PROBLEM TO SOLVE: Find the line holding "35 живых фотографий времен позднего СССР" in the entries below. Give it again exactly, along with every line after it up to and including the line holding "Κώνος πεύκων, κανέλα, συλλογή".

DATA TO EXAMINE:
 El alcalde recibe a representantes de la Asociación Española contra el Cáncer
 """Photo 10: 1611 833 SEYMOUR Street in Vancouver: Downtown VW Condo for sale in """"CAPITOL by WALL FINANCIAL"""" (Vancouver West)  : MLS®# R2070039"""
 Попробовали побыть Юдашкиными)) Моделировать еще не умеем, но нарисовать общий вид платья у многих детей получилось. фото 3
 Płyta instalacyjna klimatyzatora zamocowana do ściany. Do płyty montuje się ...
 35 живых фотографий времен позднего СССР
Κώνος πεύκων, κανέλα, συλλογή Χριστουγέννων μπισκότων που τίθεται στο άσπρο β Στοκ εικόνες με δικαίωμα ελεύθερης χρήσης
* * *
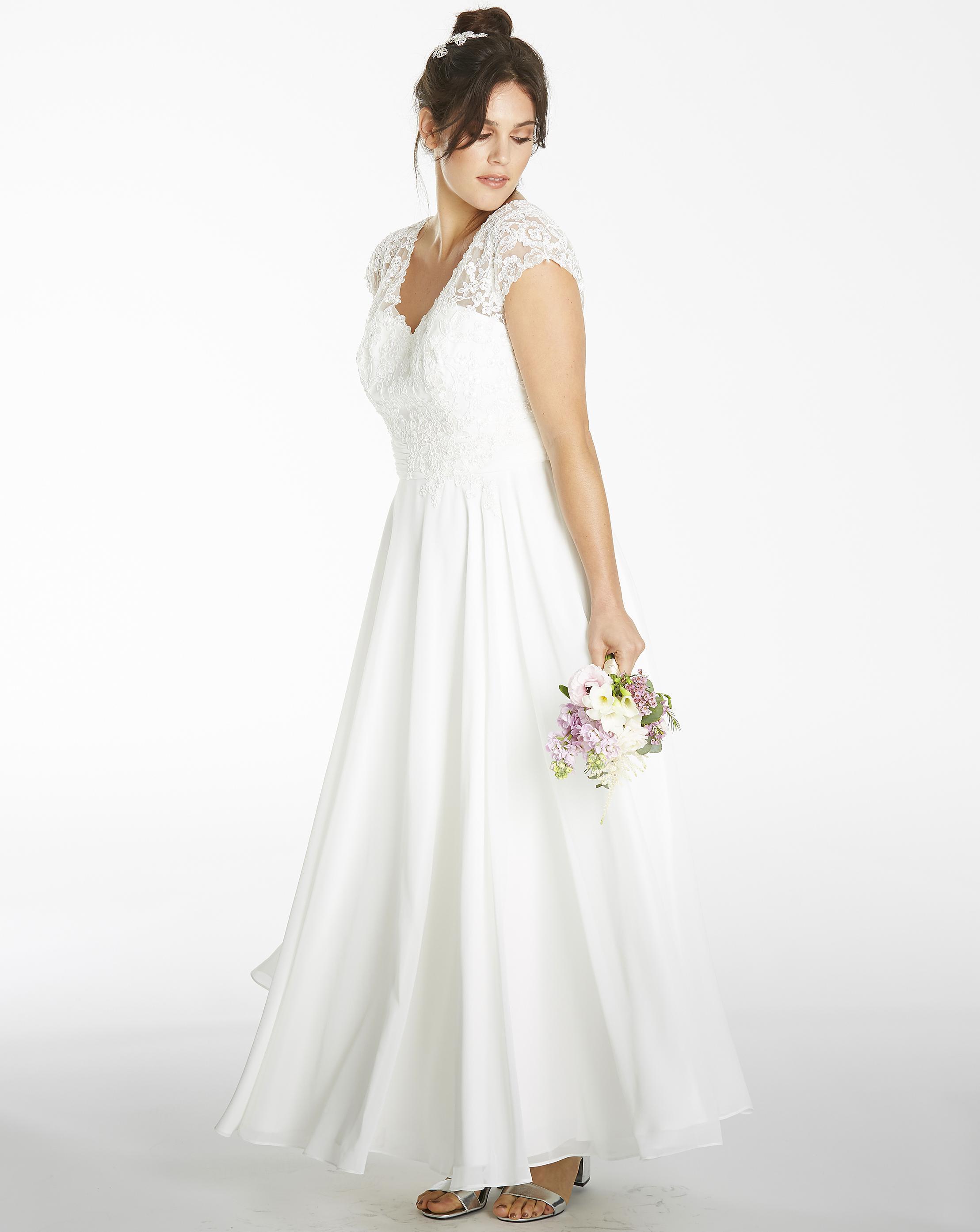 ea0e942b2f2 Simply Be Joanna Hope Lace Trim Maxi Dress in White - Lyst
---
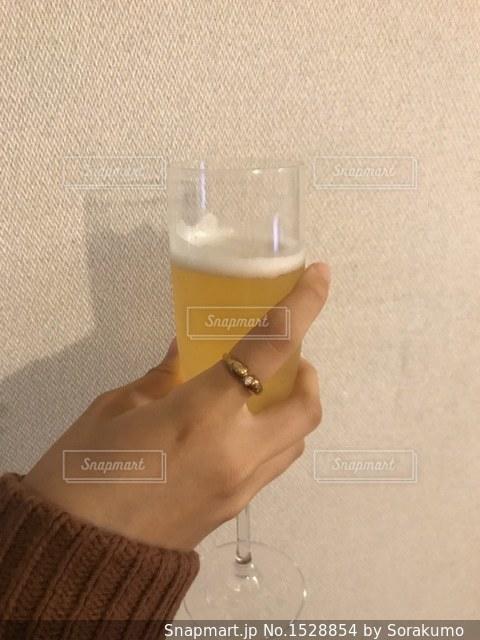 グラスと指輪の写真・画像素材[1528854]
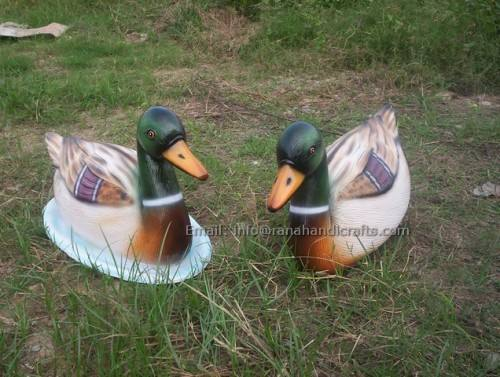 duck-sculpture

COMPLETED EXERCISE:
 35 живых фотографий времен позднего СССР
Κώνος πεύκων, κανέλα, συλλογή Χριστουγέννων μπισκότων που τίθεται στο άσπρο β Στοκ εικόνες με δικαίωμα ελεύθερης χρήσης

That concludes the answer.